== Source text ==

I thought it must be, from the sound of the piano as well as the rather 'mechanical' performance, not much expression, but it probably gives some sense at least of the tempo and 'attack' of his playing. I think it was the gramophone that encouraged the over-the-top romanticism of mid-century recordings, and evidently in some parts of the world that's still in favour!

Another sublime piece. Vladimir Horowitz plays Johann Sebastian Bach's Adagio from the Toccata in C Major BWV 564, in the transcription by Ferruccio Busoni.

Ah yes, he was a fine composer that Bach-Busoni guy! :D

There's a story of his wife being introduced as Mrs. Busoni, wife of the composer, and the posh lady she was meeting looked a bit mystified, then said, "Ah, you must be Mrs. Bach-Busoni?"
 

elephas

Tribune
A little more on the theme of Busoni's transcriptions. One of his most famous arrangements is J. S. Bach's Choral Prelude "Ich ruf zu dir, Herr Jesu Christ" in F minor BWV 639, known to many from Tarkovsky's fims "Solaris" (1972). There are a lot of performances of this thoughtful and uplifting piece, of wich I choose three: Dinu Lipati, Vladimir Horowitz and Vikingur Olaffson. Which rendition do you like the most? I prefer the Lipati version for its unique deep sound.

== Task prompt ==
Can you transcribe everything in the discussion of piano recordings from "There's a story" down to "unique deep sound."? The listing that follows comes from a separate source, not from the discussion of piano recordings.

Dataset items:
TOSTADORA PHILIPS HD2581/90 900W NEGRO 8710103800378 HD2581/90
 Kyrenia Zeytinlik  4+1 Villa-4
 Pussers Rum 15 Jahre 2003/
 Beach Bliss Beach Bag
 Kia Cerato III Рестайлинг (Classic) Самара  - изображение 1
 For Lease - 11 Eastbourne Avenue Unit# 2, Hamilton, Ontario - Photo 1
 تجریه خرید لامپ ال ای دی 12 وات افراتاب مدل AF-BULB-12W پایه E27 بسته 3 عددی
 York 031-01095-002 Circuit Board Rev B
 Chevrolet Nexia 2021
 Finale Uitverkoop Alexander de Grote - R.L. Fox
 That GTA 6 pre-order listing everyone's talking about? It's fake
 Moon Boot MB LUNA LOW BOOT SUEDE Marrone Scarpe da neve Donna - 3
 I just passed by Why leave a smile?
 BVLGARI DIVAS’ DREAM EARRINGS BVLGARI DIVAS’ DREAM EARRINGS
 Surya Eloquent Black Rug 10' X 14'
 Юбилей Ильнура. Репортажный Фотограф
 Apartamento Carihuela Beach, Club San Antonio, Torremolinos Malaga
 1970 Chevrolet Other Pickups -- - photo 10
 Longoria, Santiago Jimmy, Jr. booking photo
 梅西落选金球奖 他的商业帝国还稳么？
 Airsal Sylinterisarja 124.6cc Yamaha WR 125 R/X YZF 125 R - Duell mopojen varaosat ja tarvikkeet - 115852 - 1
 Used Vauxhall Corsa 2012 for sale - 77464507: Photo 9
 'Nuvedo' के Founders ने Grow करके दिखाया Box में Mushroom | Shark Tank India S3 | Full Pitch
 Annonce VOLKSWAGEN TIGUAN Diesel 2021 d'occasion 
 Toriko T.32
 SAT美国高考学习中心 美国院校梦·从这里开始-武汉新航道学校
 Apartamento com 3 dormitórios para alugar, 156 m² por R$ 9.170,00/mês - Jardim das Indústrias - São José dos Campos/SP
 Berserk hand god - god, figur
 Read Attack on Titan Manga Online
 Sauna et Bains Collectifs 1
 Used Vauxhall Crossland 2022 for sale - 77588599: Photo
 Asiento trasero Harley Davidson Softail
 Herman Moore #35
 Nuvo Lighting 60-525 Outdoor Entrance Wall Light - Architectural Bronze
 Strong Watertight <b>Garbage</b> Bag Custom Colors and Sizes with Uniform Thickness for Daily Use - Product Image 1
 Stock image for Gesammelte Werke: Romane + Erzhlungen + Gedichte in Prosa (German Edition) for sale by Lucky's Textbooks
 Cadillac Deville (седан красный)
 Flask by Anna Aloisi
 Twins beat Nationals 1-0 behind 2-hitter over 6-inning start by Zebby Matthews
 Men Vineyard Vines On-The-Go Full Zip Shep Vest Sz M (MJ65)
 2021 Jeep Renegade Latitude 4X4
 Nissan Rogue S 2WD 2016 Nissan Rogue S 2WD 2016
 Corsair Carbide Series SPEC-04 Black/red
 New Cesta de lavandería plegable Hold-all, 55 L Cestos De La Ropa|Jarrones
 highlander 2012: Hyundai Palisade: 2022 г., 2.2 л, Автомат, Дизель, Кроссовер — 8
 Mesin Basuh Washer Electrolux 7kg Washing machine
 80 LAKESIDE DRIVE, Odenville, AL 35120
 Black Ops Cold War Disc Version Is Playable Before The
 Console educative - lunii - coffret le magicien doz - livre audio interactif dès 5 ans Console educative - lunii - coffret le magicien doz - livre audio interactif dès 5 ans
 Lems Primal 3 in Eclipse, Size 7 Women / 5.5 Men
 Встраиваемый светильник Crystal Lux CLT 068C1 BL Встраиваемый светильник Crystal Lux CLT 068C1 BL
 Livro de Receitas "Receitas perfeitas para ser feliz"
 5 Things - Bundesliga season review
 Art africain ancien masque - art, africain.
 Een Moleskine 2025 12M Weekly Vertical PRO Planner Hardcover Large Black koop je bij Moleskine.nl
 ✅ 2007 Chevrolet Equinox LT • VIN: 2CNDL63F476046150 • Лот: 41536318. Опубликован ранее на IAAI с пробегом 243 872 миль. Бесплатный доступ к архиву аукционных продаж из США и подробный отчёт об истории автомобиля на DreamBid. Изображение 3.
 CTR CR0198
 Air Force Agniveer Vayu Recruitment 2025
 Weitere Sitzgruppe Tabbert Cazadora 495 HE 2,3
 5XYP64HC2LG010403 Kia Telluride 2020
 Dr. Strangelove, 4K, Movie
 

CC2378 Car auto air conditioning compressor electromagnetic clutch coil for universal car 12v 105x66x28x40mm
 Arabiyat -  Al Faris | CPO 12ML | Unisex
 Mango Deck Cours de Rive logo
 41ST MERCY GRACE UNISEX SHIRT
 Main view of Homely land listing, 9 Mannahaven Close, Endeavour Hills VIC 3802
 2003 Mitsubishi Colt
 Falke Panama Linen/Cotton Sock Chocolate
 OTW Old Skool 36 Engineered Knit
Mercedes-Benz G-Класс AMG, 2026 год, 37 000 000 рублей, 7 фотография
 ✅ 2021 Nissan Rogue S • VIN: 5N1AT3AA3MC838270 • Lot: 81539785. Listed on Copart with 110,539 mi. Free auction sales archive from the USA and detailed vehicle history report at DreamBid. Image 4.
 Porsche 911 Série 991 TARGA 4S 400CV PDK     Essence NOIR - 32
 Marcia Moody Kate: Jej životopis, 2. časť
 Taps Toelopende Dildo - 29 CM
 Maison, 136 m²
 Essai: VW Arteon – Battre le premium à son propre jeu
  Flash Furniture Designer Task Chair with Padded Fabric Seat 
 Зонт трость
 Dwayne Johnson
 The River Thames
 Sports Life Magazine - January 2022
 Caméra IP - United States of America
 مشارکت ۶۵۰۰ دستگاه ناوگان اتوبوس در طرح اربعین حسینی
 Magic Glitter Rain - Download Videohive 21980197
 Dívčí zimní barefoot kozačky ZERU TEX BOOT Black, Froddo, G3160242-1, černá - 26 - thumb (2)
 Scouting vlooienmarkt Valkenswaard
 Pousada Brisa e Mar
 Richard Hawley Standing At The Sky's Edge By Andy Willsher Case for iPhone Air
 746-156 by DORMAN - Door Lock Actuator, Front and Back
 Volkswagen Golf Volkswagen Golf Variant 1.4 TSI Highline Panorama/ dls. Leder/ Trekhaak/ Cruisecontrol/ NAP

== Task result ==
There's a story of his wife being introduced as Mrs. Busoni, wife of the composer, and the posh lady she was meeting looked a bit mystified, then said, "Ah, you must be Mrs. Bach-Busoni?"
 

elephas

Tribune
A little more on the theme of Busoni's transcriptions. One of his most famous arrangements is J. S. Bach's Choral Prelude "Ich ruf zu dir, Herr Jesu Christ" in F minor BWV 639, known to many from Tarkovsky's fims "Solaris" (1972). There are a lot of performances of this thoughtful and uplifting piece, of wich I choose three: Dinu Lipati, Vladimir Horowitz and Vikingur Olaffson. Which rendition do you like the most? I prefer the Lipati version for its unique deep sound.